Geben Sie sämtliche folgenden Datensätze Zeile für Zeile unverändert wieder, lassen Sie die Bilder dabei jedoch weg.

Angezeigte Datensätze:

————

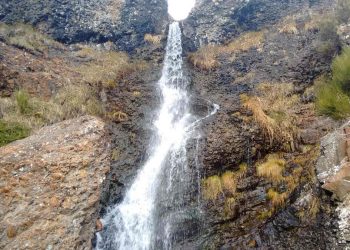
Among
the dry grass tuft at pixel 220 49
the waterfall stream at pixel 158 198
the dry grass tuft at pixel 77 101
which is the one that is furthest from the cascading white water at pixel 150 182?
the dry grass tuft at pixel 77 101

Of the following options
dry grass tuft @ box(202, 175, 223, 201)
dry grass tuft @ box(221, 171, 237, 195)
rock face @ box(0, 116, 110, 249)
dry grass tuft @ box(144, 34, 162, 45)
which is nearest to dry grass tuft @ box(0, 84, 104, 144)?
rock face @ box(0, 116, 110, 249)

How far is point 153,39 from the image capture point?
18.1m

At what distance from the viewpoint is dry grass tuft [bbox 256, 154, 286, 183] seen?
28.4ft

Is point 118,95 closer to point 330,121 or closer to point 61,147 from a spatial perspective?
point 61,147

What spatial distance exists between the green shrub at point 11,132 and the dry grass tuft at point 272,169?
255 inches

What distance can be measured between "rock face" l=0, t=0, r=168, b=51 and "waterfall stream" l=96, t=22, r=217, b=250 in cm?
720

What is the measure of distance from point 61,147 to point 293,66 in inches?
362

————

Vollständige Antwort:
Among
the dry grass tuft at pixel 220 49
the waterfall stream at pixel 158 198
the dry grass tuft at pixel 77 101
which is the one that is furthest from the cascading white water at pixel 150 182?
the dry grass tuft at pixel 77 101

Of the following options
dry grass tuft @ box(202, 175, 223, 201)
dry grass tuft @ box(221, 171, 237, 195)
rock face @ box(0, 116, 110, 249)
dry grass tuft @ box(144, 34, 162, 45)
which is nearest to dry grass tuft @ box(0, 84, 104, 144)?
rock face @ box(0, 116, 110, 249)

How far is point 153,39 from the image capture point?
18.1m

At what distance from the viewpoint is dry grass tuft [bbox 256, 154, 286, 183] seen?
28.4ft

Is point 118,95 closer to point 330,121 or closer to point 61,147 from a spatial perspective?
point 61,147

What spatial distance exists between the green shrub at point 11,132 and the dry grass tuft at point 272,169?
255 inches

What distance can be measured between "rock face" l=0, t=0, r=168, b=51 and "waterfall stream" l=96, t=22, r=217, b=250 in cm?
720

What is the measure of distance from point 61,147 to point 293,66 in inches?
362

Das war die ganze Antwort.